I was interested in exploring various questions about columnstore indexing this morning – and I realized I should probably blog about what I observed. This truly was just an exploration and not a formal test (call it semi-structured fiddling). Also, some of my “questions” were really just confirmations. While I believe what I read, I like to see things firsthand whenever possible.
Today I thought I would take a few minutes to explore columnstore index behavior on a 123,695,104 row fact table. My previous tests had been limited to < 10 million rows, which doesn’t really showcase columnstore index capabilities. So I thought I would experiment with higher numbers – although I still want to start the billion row testing scenarios at some point.
The experimentations took place on a SQL Server instance capped at 8GB of RAM max server memory and 8 logical processors. I used the FactInternetSales table from AdventureWorksDWDenali – increasing it to 123,695,104 rows.
I covered the entire fact table for my initial exploration (although as you’ll see, I made a few changes both to this index and also moving from a heap table to a clustered index):
CREATE NONCLUSTERED COLUMNSTORE INDEX [NonClusteredColumnStoreIndex-20120225-092018] ON [dbo].[FactInternetSales]
) WITH (DROP_EXISTING = OFF)
Remember that we can have up to 1,024 columns and that the concept of key columns and INCLUDE don’t apply here. Nor does the ASC or DESC keywords or creation of the columnstore index as clustered (only nonclustered is supported at this point).
Regarding the data types, we can cover the standard “business” ones – but not the “max”, LOB and xml flavors.

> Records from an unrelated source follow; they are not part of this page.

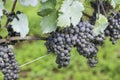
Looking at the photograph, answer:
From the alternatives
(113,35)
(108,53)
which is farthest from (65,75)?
(113,35)

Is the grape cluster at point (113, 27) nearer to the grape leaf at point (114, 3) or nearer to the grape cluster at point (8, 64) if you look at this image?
the grape leaf at point (114, 3)

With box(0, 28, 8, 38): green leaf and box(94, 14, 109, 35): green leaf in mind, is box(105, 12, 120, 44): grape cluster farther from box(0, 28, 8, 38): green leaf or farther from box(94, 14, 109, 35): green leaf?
box(0, 28, 8, 38): green leaf

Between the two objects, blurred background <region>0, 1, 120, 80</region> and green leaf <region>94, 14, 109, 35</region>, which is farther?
blurred background <region>0, 1, 120, 80</region>

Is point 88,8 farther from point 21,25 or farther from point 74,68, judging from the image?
point 74,68

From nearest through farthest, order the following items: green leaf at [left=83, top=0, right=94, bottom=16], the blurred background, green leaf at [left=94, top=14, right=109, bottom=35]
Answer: green leaf at [left=94, top=14, right=109, bottom=35], green leaf at [left=83, top=0, right=94, bottom=16], the blurred background

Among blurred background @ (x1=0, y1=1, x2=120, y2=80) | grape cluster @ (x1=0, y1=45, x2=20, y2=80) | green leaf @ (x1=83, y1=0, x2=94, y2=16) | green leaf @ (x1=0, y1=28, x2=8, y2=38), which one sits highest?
green leaf @ (x1=83, y1=0, x2=94, y2=16)

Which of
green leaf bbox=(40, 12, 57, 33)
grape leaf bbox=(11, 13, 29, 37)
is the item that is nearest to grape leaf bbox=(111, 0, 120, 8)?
green leaf bbox=(40, 12, 57, 33)

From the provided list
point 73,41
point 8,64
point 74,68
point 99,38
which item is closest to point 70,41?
point 73,41
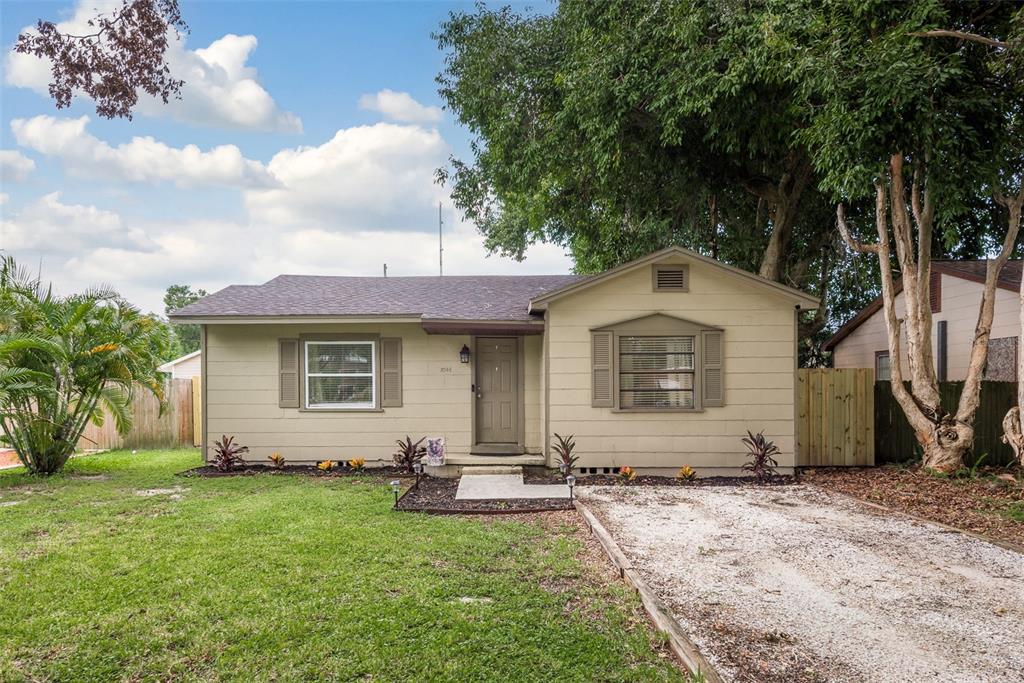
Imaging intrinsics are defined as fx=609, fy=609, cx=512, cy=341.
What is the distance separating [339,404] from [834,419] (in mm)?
7679

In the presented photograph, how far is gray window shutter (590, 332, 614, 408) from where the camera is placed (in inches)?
329

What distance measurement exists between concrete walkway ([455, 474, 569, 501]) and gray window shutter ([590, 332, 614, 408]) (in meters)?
1.35

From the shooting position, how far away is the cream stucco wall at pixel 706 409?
27.4ft

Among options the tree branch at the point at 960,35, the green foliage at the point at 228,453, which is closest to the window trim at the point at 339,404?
the green foliage at the point at 228,453

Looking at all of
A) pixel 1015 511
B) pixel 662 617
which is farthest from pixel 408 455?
pixel 1015 511

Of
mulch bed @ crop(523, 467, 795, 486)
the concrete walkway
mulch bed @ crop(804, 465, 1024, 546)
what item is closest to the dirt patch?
the concrete walkway

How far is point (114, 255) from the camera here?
1533 centimetres

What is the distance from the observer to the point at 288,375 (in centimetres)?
934

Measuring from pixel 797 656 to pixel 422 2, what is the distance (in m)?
12.2

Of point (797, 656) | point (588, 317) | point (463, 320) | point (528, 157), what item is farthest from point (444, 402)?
point (797, 656)

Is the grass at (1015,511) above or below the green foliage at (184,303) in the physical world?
below

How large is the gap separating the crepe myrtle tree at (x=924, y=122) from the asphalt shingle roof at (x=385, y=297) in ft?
13.1

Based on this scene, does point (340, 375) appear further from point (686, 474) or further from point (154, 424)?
point (154, 424)

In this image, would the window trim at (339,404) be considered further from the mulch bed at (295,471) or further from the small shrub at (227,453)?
the small shrub at (227,453)
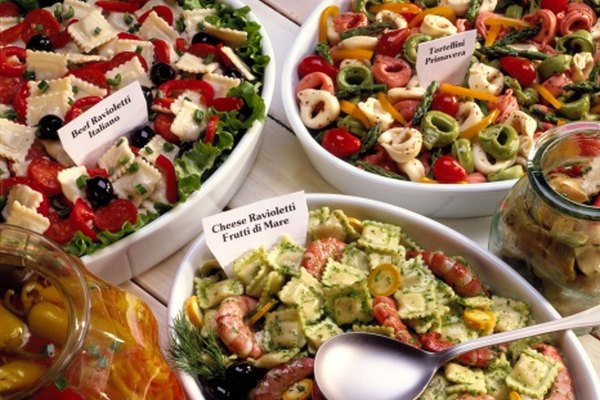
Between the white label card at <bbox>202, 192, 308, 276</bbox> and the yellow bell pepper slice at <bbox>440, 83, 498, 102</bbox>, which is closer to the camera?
the white label card at <bbox>202, 192, 308, 276</bbox>

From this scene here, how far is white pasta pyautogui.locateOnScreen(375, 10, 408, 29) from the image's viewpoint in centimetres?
212

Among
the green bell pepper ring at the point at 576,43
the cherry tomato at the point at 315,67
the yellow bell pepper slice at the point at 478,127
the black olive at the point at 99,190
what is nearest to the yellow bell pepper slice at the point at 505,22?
the green bell pepper ring at the point at 576,43

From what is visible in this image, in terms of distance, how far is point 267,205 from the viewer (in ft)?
5.39

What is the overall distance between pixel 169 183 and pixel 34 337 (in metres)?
0.66

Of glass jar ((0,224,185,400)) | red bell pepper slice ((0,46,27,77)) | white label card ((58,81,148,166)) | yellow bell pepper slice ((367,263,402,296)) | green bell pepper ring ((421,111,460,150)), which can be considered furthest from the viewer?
red bell pepper slice ((0,46,27,77))

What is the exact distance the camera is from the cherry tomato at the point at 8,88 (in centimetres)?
194

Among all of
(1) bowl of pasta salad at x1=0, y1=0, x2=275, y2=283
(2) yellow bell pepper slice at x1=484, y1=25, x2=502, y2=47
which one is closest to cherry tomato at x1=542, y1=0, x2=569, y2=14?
(2) yellow bell pepper slice at x1=484, y1=25, x2=502, y2=47

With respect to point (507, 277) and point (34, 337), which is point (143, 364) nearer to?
point (34, 337)

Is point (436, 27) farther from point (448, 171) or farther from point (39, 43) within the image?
point (39, 43)

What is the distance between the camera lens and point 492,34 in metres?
2.10

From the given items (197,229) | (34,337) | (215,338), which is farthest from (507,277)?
(34,337)

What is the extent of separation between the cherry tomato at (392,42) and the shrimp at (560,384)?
924 millimetres

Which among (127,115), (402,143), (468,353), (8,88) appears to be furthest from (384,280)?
(8,88)

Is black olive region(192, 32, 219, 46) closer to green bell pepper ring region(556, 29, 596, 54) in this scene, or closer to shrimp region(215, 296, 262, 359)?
shrimp region(215, 296, 262, 359)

<quick aside> By the way – a shout out to Eric Hanson’s Columnstore Index references on the TechNet Wiki. These have been invaluable in understanding columnstore indexing and also revealing tools to help fish for your own answers. I love seeing this kind of high quality content coming directly from the Program Managers. I really hope that more PMs start updating their associated feature areas on TechNet Wiki in the future. When I first heard about TechNet Wiki I was more than a little dubious. We already have blogs, forums, BOL, papers, videos, etc. Why do we need another information channel? Seeing Eric’s content has totally shifted my opinion on this. The information is timely, fresh (you see it get updated frequently) and easily discoverable. It also allows for community participation and questions – which, if managed well – only helps the associated quality of the content. I don’t believe TechNet Wiki replaces BOL or other information channels, but I feel it has definitely earned a seat at the table. Again, I hope other PMs follow this lead – or alternatively use their blogs to heavily describe their feature areas (much like the great blog post series on the AlwaysOn Readable Secondary feature from Sunil Agarwal). Just doing periodic updates on their pet features can help do wonders for feature adoption and comprehension. </quick aside>
Back on task… The following are the various questions I asked and the various observations made….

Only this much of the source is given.